UniversalDependencies / docs

Universal Dependencies online documentation
http://universaldependencies.org/
Apache License 2.0
267 stars 246 forks source link

Clauses with copulas #170

Closed ngiordani closed 8 years ago

ngiordani commented 9 years ago

Something we've discussed a few times in the English group but have never been truly satisfied with (or at least I haven't :)) is the treatment of sentences like:

He didn't say it was because he felt insecure.

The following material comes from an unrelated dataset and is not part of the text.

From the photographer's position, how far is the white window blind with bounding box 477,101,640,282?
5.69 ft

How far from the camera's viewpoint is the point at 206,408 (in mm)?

This is to inform you of changes in the upcoming months.

Right now, we do:

root(ROOT, was) advcl(was, felt)

root(ROOT, is) advcl(is, inform)

I'd like to get some input on this. I'll add the people involved in the discussion on copulas with ccomp: @jnivre @manning @dan-zeman

jnivre commented 9 years ago

This is how they are handled in the Swedish treebank as well, and I am not sure I have anything better to off. There seems to be a sliding scale from be + predicative complement to be + adverbial modifier:

It is fun It is a joke It is on time It is in the garden It is for him It is to help him It is because we want to help him

Somewhere we have to draw the line between copula constructions and cases of the "existential be" with adverbial modifiers. I am personally in favor of extending the domain of copula constructions as far as possible, but it seems that the current consensus is that prepositional phrases with an "adjectival meaning" go with the copula, while prepositional phrases with a temporal or locative meaning go the other way. Thus:

she is in shape cop(shape, is) nsubj(shape, she)

she is in Uppsala nmod(is, Uppsala) nsubj(is, she)

This reminds me of a question that I have been meaning to ask you. What do you do with the presentational construction "there is":

there is a cat on the mat

expl(is, there) nsubj(is, cat) nmod(is, mat)

alessandrolenci commented 9 years ago

I definitely share your idea of extending the copula as much as possible.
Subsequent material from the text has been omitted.